- _PASSAGE GIVEN_:
**********
28 July 2018
By Roderick Abad
Published also in Business Mirror
FOR local products to penetrate Canada even further, the Philippines needs to improve its trade relation with this North American nation, said a top executive of a Canadian business group in the country.
“Historically, the Philippines has [significantly] traded with Europe, the United States and other Asian countries. [But] it has not traded a huge amount with Canada,” Canadian Chamber of Commerce of the Philippines (CanCham) President and CEO Julian H. Payne told the BusinessMirror at the sideline of “Opportunities for Philippine Exports to Canada” Forum held at the Dusit Thani Hotel in Makati on July 19.
He attributed this mainly to the fact that there is no free-trade agreement (FTA) reached yet between the two nations.
**********
- _RECORDS SUPPLIED_:
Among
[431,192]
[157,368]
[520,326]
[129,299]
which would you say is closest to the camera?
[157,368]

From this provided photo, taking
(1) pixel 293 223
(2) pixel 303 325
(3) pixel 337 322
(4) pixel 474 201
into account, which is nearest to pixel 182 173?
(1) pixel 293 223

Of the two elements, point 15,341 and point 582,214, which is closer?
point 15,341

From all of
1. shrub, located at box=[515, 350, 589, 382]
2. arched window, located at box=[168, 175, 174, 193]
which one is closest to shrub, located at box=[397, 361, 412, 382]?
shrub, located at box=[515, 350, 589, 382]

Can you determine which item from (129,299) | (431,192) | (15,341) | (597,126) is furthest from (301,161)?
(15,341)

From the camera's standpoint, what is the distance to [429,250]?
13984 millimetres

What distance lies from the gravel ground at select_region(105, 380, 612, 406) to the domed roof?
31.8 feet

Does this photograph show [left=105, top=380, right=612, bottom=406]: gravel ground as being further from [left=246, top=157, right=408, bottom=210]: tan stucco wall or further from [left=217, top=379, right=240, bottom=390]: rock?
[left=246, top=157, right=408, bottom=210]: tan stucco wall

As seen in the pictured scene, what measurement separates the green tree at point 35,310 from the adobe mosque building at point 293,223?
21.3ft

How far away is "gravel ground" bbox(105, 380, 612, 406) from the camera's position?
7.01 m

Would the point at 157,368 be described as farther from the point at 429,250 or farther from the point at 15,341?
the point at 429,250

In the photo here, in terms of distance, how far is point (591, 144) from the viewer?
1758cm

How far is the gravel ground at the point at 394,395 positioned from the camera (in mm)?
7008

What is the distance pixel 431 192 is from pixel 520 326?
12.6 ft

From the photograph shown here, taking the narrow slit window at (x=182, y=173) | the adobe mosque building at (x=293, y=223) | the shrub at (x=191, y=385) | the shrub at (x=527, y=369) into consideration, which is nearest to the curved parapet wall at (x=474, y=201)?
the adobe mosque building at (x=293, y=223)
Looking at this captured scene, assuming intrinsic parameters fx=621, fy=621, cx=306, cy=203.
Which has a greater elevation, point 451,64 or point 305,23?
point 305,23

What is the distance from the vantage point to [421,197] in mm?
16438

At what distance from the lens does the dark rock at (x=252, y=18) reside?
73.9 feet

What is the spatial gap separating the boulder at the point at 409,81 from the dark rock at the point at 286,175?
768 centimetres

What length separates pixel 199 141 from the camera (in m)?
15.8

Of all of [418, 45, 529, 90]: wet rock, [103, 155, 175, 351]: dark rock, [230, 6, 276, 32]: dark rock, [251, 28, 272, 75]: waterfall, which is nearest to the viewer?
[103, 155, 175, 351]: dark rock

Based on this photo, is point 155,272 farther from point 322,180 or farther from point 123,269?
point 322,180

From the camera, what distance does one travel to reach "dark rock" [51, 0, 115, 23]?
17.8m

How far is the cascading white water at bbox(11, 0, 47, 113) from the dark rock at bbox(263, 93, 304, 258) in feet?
**********
- _WHAT IS ASKED_:
1. Say whether each statement agrees with the trade article. Answer yes or no for each, and quote the deciding words of the article.
(a) The forum was held at the Dusit Thani Hotel in Makati on July 19.
(b) The Philippines and Canada have already reached a free-trade agreement.
(c) Julian H. Payne is President and CEO of the Canadian Chamber of Commerce of the Philippines.
2. Copy out the lines of the records word for word. Start with the line containing "Of all of [418, 45, 529, 90]: wet" and continue through the end of the records.

- _RESPONSES IN ORDER_:
1.
(a) Yes: "Forum held at the Dusit Thani Hotel in Makati on July 19"
(b) No: "there is no free-trade agreement (FTA) reached yet between the two nations"
(c) Yes: "Canadian Chamber of Commerce of the Philippines (CanCham) President and CEO Julian H. Payne"

2.
Of all of [418, 45, 529, 90]: wet rock, [103, 155, 175, 351]: dark rock, [230, 6, 276, 32]: dark rock, [251, 28, 272, 75]: waterfall, which is nearest to the viewer?
[103, 155, 175, 351]: dark rock

Based on this photo, is point 155,272 farther from point 322,180 or farther from point 123,269?
point 322,180

From the camera, what distance does one travel to reach "dark rock" [51, 0, 115, 23]?
17.8m

How far is the cascading white water at bbox(11, 0, 47, 113) from the dark rock at bbox(263, 93, 304, 258) in feet?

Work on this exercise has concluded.